══ GEGEVEN TEKST ══

Zienswijze ontwerp Natura 2000 Beheerplan Groote Peel, Deurnsche Peel en Mariapeel
[30-okt-2016] Op 14 oktober heeft Werkgroep Behoud de Peel een zienswijze ingediend betreffende het ontwerp Natura2000-Beheerplan Groote Peel, Deurnsche Peel & Mariapeel. Een korte samenvatting daarvan is dat het Beheerplan te weinig maatregelen bevat om hoogveen te kunnen ontwikkelen. Met name wordt te weinig gedaan aan vernatting rondom de bestaande natuur, waardoor de waterstandsfluctuaties in de Peel veel te groot blijven. Ook schiet het plan ernstig tekort m.b.t. de verlaging van de ammoniakemissie uit de landbouw, waardoor de stikstofdepositie in de Peel amper of zelfs niet zal dalen. De planmaatregelen zijn in ieder geval onvoldoende om de illegale beregeningen uit grondwater als ‘bestaand gebruik’ aan te merken. Een uitgebreidere samenvatting van onze zienswijze vindt u hieronder.
Samenvatting van zienswijze WBdP betreffende ontwerp Natura2000-Beheerplan Groote Peel, Deurnsche Peel & Mariapeel.
Deel I: Hydrologie
WBdP vindt dat illegale beregeningen niet mogen worden gelegaliseerd.
In het Beheerplan wordt gesteld dat het negatieve effect van beregening rondom de Peelgebieden in geen verhouding staat tot het veel grotere positieve effect door de vernattingsmaatregelen uit het plan. Er wordt geconcludeerd dat de huidige beregeningen daarom vrijgesteld zijn van de vergunningplicht Natuurbeschermingswet.

═══

TAAKOMSCHRIJVING: Typ uit de bovenstaande tekst over de zienswijze op het Natura 2000-beheerplan woordelijk het gedeelte over dat opent met de woorden "Samenvatting van zienswijze" en sluit met "mogen worden gelegaliseerd.".

══ OPGESLAGEN REGELS ══

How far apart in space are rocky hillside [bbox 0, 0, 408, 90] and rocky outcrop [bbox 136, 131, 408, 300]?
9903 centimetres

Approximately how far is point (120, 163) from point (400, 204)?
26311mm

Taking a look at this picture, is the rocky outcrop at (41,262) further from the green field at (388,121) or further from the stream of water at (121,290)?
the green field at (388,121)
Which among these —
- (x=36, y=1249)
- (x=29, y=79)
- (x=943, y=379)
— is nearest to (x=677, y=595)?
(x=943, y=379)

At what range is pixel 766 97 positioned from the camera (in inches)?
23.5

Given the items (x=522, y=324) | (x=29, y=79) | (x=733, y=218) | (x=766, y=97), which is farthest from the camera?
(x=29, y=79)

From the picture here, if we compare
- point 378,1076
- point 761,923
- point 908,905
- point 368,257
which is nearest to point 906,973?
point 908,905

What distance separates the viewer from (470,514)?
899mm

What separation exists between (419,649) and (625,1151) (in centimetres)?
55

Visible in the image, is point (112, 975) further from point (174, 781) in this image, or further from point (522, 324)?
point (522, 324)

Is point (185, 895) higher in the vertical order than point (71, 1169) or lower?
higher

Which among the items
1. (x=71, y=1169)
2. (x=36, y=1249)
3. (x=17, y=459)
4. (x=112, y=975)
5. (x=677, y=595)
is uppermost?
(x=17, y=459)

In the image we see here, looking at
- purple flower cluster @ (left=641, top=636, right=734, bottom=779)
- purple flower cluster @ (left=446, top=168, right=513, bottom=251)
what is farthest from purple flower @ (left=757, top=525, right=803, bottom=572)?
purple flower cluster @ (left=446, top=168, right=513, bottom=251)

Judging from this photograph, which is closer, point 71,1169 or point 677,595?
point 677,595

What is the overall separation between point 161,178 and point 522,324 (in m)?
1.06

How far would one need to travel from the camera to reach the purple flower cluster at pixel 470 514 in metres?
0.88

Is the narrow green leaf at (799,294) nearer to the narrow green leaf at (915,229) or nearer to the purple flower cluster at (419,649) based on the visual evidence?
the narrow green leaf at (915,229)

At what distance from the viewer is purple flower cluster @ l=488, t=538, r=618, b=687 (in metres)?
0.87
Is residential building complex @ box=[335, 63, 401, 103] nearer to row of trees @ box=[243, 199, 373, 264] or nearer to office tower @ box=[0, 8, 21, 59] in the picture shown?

═══

ANTWOORD:
Samenvatting van zienswijze WBdP betreffende ontwerp Natura2000-Beheerplan Groote Peel, Deurnsche Peel & Mariapeel.
Deel I: Hydrologie
WBdP vindt dat illegale beregeningen niet mogen worden gelegaliseerd.